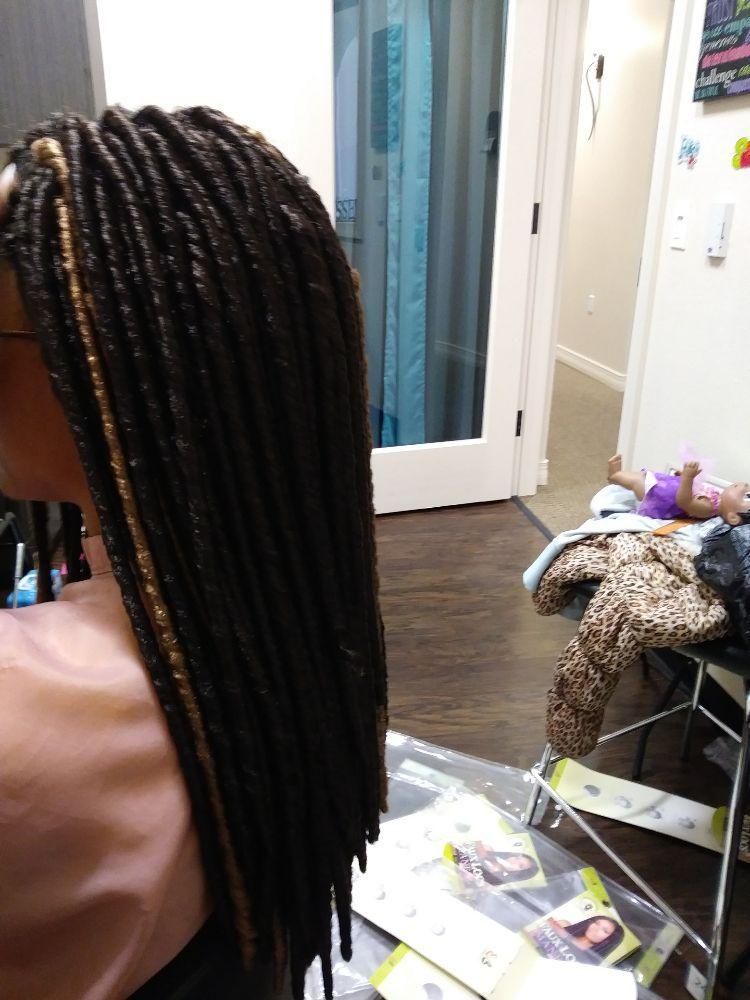 Professional Hair Hair Extensions 6001 San Mateo Blvd Ne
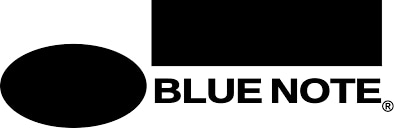 Blue Note Records promo codes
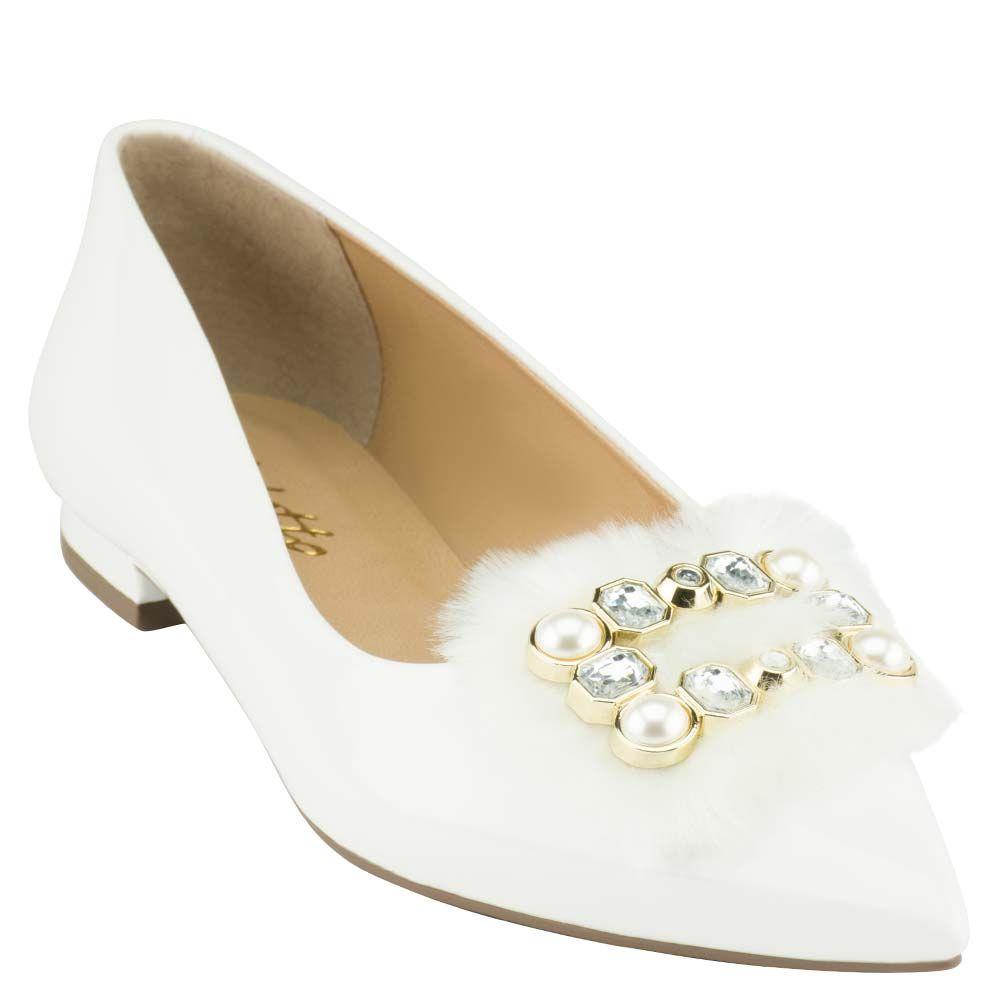 sapatilha-elegance-verniz-branco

---

Exercise details
Leaving every picture out, repeat each line of the material exactly.

Output for this exercise
 Professional Hair Hair Extensions 6001 San Mateo Blvd Ne
 Blue Note Records promo codes
 sapatilha-elegance-verniz-branco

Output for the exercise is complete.